# Are 4-vectors vectors?

1. Jul 6, 2011

### shrubber

I am trying to figure out the exact meaning of the concepts of 4-vector and relativistic tensor in the Minkowski spacetime. In my understanding, a tensor is a map that assigns an array of numbers to each basis in such a way that certain transformation rules apply. A vector can be viewed as a special case. Relativists define a 4-vector or a relativistic tensor as an object that transforms correctly under the Lorentz transformations.

So far so good. I pick a basis and assign it an array of numbers. I then pick another basis that can be obtained by a Lorentz transform and compute a new array of numbers.

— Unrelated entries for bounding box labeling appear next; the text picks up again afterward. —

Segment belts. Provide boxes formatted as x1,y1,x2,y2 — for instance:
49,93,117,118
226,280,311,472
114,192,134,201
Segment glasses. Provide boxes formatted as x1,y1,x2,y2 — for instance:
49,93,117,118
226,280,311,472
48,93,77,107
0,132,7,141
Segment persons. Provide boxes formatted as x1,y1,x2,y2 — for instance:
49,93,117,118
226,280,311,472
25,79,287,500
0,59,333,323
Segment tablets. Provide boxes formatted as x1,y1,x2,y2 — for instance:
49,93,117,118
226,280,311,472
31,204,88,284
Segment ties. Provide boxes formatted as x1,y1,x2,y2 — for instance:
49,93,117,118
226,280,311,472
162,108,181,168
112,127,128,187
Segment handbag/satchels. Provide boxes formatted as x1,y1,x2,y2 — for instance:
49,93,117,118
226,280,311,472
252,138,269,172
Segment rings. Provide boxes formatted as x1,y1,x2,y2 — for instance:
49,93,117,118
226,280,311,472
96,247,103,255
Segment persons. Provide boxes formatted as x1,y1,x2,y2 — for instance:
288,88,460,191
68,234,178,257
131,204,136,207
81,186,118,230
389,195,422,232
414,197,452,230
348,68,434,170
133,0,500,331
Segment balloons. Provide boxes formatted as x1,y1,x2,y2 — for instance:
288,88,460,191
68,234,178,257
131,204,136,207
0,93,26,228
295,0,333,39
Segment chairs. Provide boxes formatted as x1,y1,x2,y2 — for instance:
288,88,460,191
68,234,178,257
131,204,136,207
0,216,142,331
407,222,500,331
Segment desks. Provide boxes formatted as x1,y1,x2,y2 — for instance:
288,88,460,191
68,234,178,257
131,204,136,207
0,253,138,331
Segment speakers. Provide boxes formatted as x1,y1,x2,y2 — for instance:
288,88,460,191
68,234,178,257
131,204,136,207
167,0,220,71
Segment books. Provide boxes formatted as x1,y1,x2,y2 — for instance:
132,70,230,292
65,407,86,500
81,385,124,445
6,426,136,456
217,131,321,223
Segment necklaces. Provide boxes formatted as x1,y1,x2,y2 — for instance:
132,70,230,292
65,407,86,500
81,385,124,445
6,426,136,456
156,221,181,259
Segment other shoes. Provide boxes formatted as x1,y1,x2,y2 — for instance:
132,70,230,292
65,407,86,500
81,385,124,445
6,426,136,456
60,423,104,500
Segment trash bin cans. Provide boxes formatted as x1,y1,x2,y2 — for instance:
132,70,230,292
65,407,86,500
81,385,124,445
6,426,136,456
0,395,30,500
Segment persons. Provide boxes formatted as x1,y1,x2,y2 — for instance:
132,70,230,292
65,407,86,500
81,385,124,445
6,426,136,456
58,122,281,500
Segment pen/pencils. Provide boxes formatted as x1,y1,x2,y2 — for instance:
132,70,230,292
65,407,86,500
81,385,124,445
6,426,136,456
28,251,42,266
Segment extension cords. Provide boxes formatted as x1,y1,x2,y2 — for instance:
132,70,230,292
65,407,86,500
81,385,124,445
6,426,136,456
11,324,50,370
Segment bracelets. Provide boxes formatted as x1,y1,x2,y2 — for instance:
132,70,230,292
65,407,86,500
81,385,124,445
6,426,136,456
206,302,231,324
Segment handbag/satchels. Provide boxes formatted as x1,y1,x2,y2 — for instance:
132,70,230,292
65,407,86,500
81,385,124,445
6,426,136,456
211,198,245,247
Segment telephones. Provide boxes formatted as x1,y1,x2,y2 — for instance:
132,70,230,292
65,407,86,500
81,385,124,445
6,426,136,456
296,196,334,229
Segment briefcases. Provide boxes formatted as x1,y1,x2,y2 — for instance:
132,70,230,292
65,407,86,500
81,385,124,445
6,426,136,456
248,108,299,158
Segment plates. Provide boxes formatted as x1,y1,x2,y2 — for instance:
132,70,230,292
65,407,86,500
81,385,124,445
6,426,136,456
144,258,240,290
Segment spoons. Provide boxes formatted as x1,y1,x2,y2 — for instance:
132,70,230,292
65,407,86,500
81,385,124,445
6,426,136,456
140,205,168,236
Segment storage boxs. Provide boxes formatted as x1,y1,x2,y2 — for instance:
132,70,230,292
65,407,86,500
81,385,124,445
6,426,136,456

However, what happens if I pick a basis that cannot be obtained through a Lorentz transform? Is the array undefined? Or is it arbitrary? One way or other, can the relativistic tensor (or 4-vector) be called a mathematical tensor (or vector), considering it does not transform correctly under GL(n,R), but only under a subgroup?

2. Jul 6, 2011

### Fredrik

Staff Emeritus
Yes, the "something that transforms as" definition of a 4-vector only requires that a 4-tuple of numbers is associated with each inertial coordinate system, and that when you switch from one inertial coordinate system to another, the 4-tuple gets multiplied by the matrix that defines the coordinate change.

I consider this way of thinking of 4-vectors stupid and obsolete. Just define a 4-vector as a tangent vector of Minkowski spacetime (defined as a manifold) and be done with it. That stuff about how the components transform under Lorentz transformations is included automatically as a special case of the general rule about how components of tangent vectors change under a change of coordinates.